_Source records:_
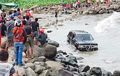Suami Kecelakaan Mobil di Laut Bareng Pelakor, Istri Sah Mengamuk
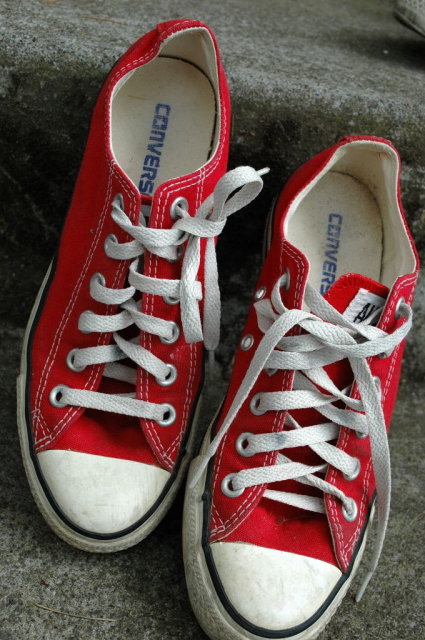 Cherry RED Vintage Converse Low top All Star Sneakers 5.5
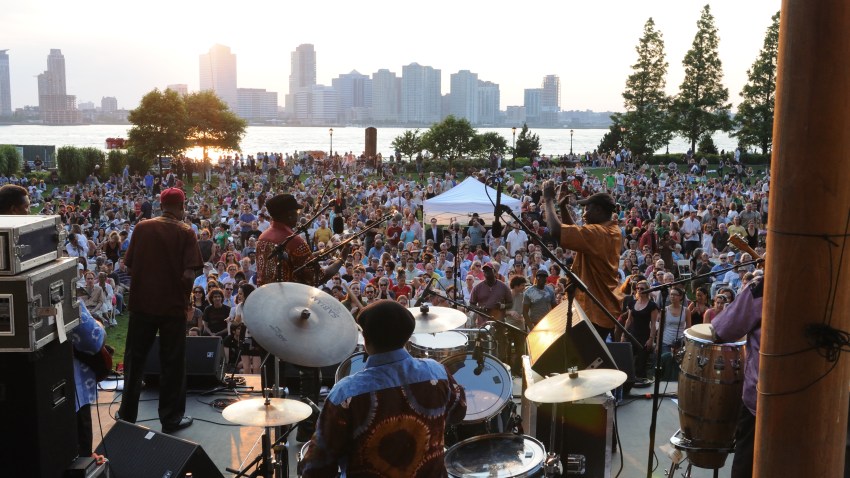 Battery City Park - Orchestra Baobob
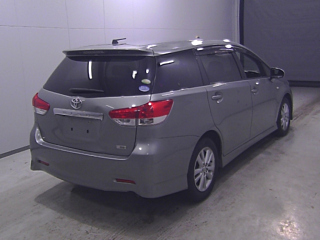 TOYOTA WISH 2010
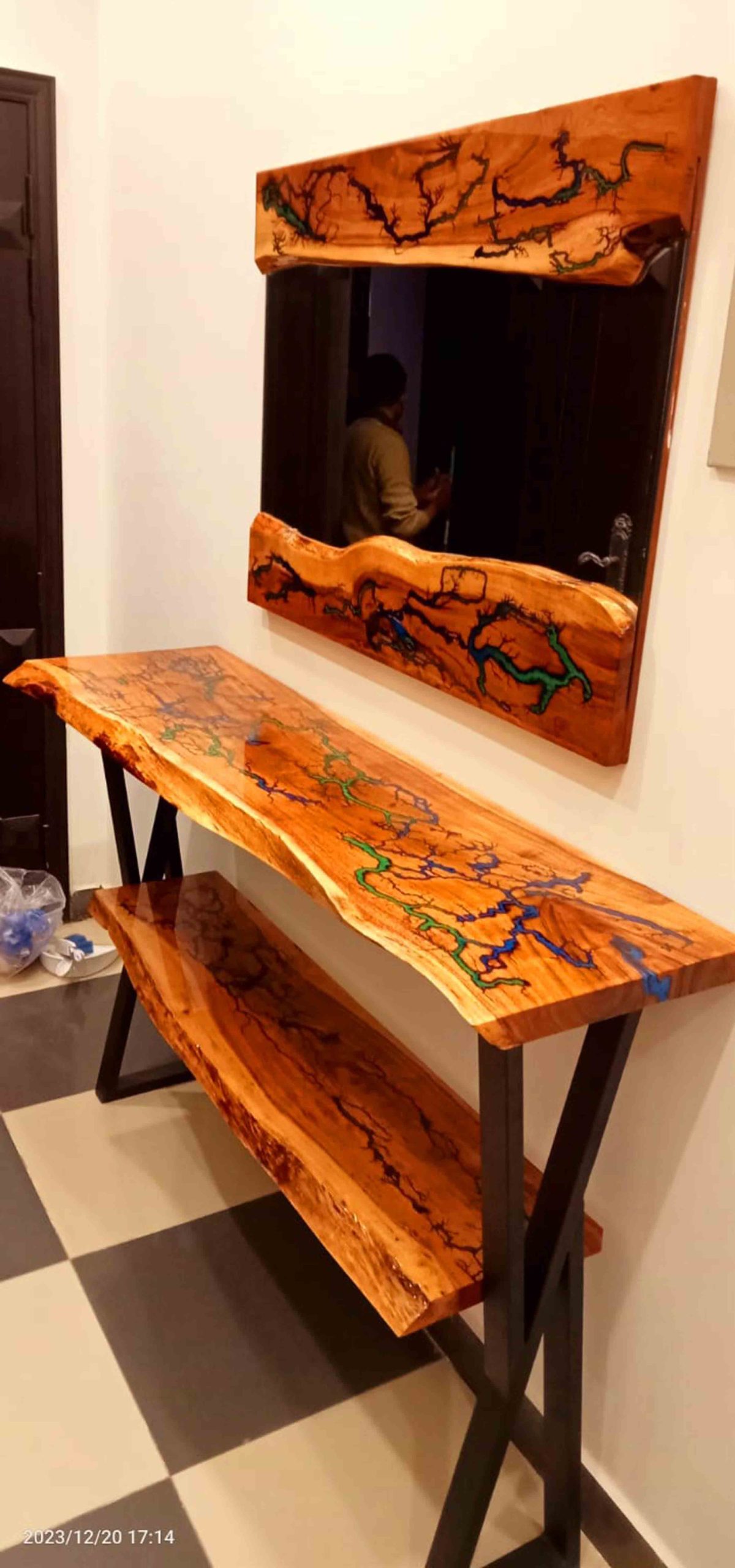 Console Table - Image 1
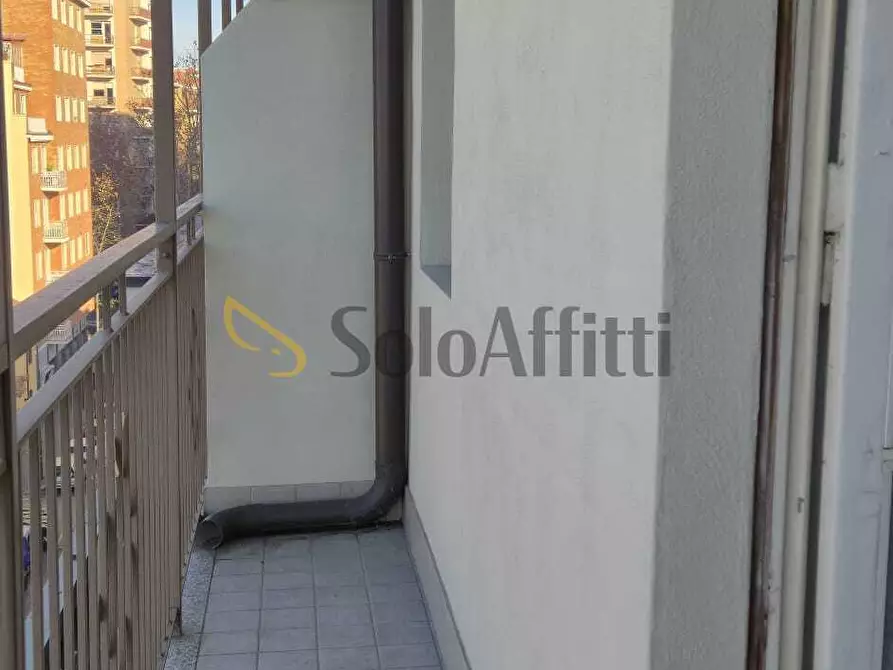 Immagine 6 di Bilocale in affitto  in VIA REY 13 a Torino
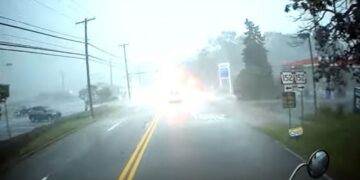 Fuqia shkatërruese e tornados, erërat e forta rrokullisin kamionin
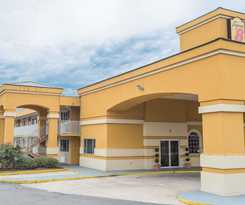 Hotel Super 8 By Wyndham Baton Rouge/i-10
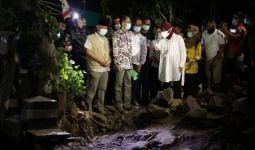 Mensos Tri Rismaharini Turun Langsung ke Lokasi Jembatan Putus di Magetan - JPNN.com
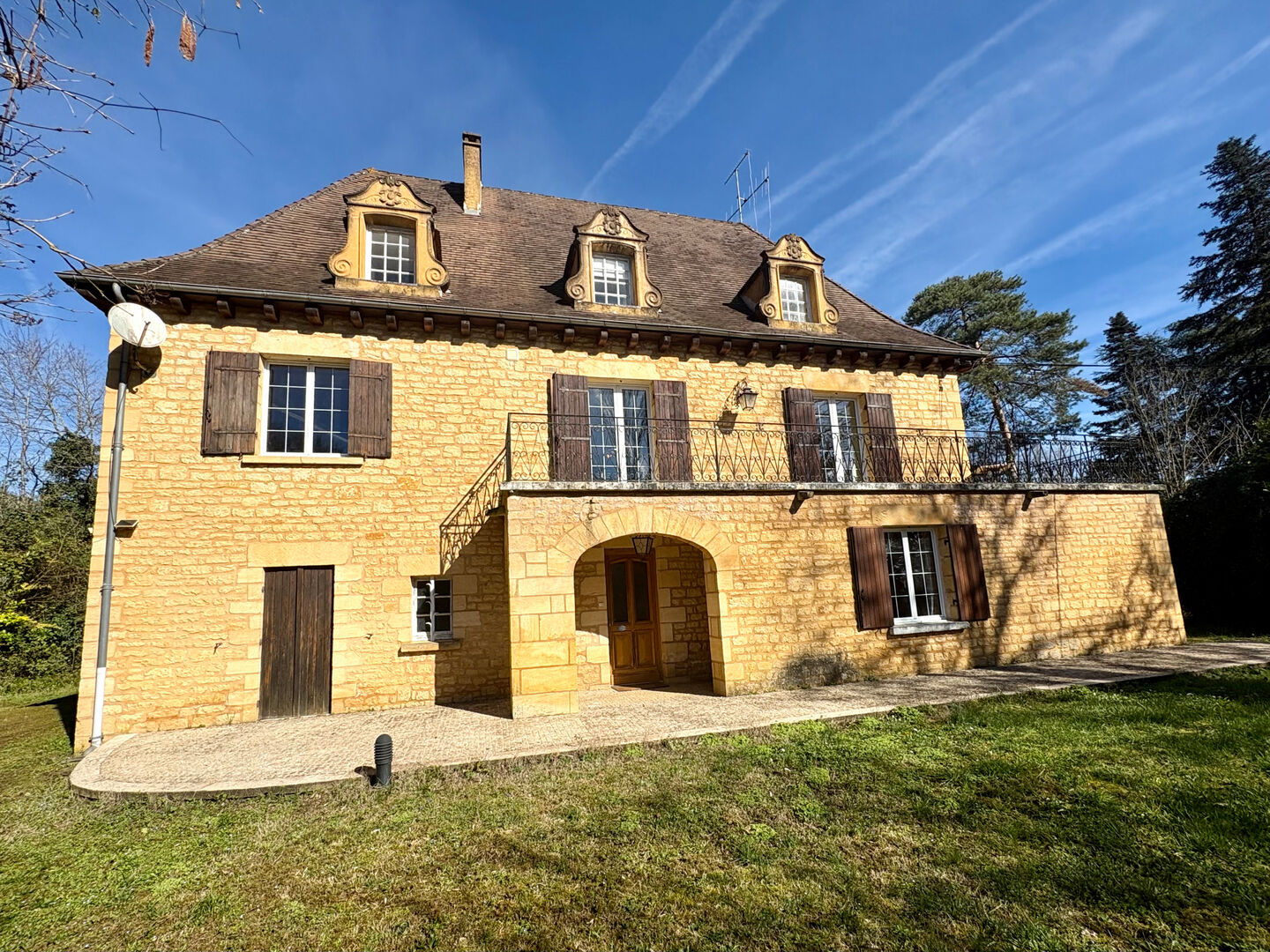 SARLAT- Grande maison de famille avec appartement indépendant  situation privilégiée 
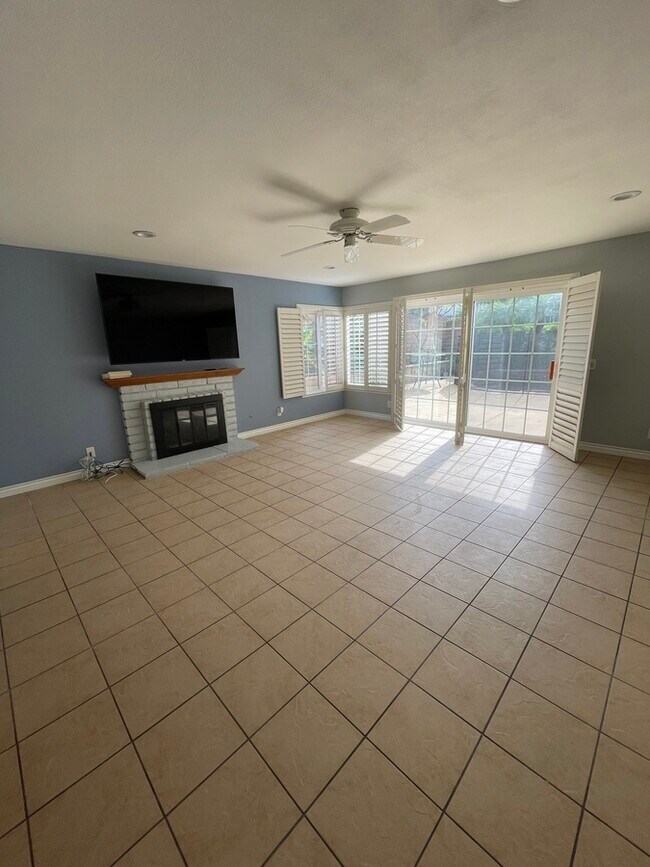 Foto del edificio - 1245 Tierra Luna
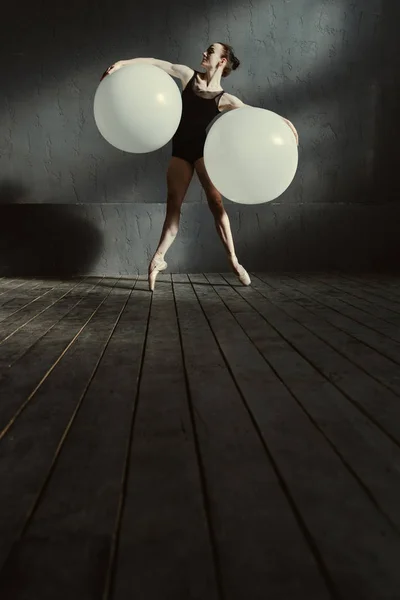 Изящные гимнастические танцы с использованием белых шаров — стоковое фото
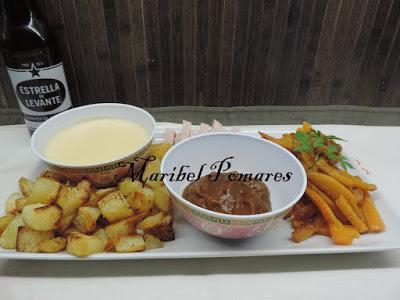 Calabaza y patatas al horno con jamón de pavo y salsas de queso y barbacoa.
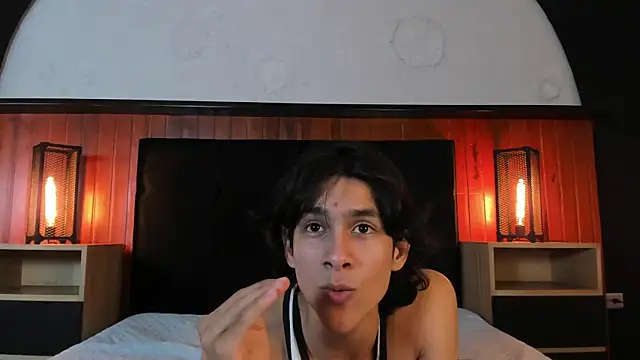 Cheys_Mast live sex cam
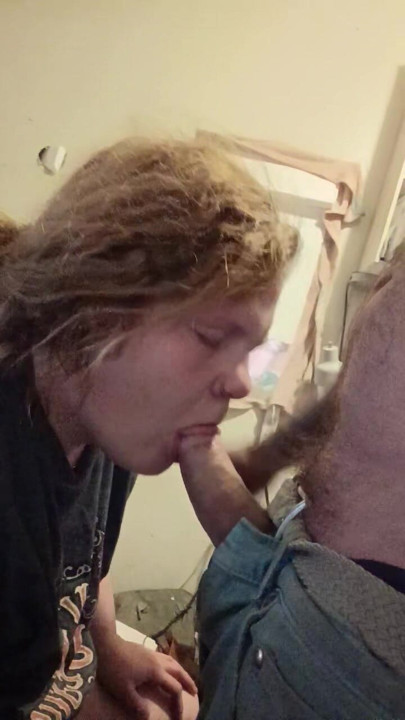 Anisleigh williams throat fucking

_What the exercise asks:_
Copy each of the lines above word for word, in order, leaving out the pictures.

_Your response:_
Suami Kecelakaan Mobil di Laut Bareng Pelakor, Istri Sah Mengamuk
 Cherry RED Vintage Converse Low top All Star Sneakers 5.5
 Battery City Park - Orchestra Baobob
 TOYOTA WISH 2010
 Console Table - Image 1
 Immagine 6 di Bilocale in affitto  in VIA REY 13 a Torino
 Fuqia shkatërruese e tornados, erërat e forta rrokullisin kamionin
 Hotel Super 8 By Wyndham Baton Rouge/i-10
 Mensos Tri Rismaharini Turun Langsung ke Lokasi Jembatan Putus di Magetan - JPNN.com
 SARLAT- Grande maison de famille avec appartement indépendant  situation privilégiée 
 Foto del edificio - 1245 Tierra Luna
 Изящные гимнастические танцы с использованием белых шаров — стоковое фото
 Calabaza y patatas al horno con jamón de pavo y salsas de queso y barbacoa.
 Cheys_Mast live sex cam
 Anisleigh williams throat fucking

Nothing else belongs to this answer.